Disabling SSL on the ceph dashboard
Since it’s just an internal deployment, I didn’t really need to enable ssl
on the dashboard. Initially I just disabled it, but it still didn’t work. I ran into this old issue and it looks like if you disable SSL you have to specify the port. So I updated my values.yaml
:
dashboard:
enabled: true
ssl: false
port: 8080
urlPrefix: /
And let argoCD
reapply that and then I was able to reach the dashboard without issues.
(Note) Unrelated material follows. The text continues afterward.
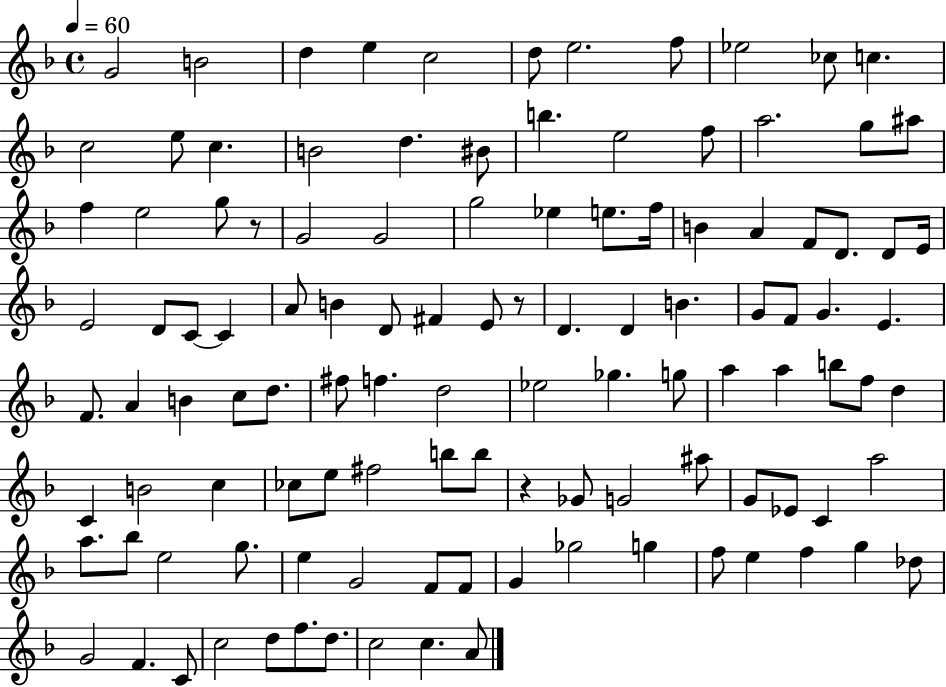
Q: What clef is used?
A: treble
To get the default admin password we can use the instructions from Ceph Dashboard, and grab it from the secret:
kubectl -n rook-ceph get secret rook-ceph-dashboard-password -o jsonpath="{['data']['password']}" | base64 --decode && echo
And I saw the dashboard with a healthy cluster:
Restoring the applications
I reinstalled the applications using argoCD and for the data I actually just left the velero backups in the storage bucket for now and I manually restored my postgres db:
# back everything up
pg_dumpall -h postgres.kar.int -U postgres > all_pg_dbs.sql
# restore
psql -h postgres.kar.int -U postgres -f all_pg_dbs.sql
And for my plex instance, I just backed up the Library
directory and copied it back:
# backup
k cp plexserver-7f8c78b456-xr4hn:/config plex-config-backup
# restore
k cp plex-config-backup/Library plexserver-7f8c78b456-f72zl:/config/
I will play around with the restoration from velero for the other apps next.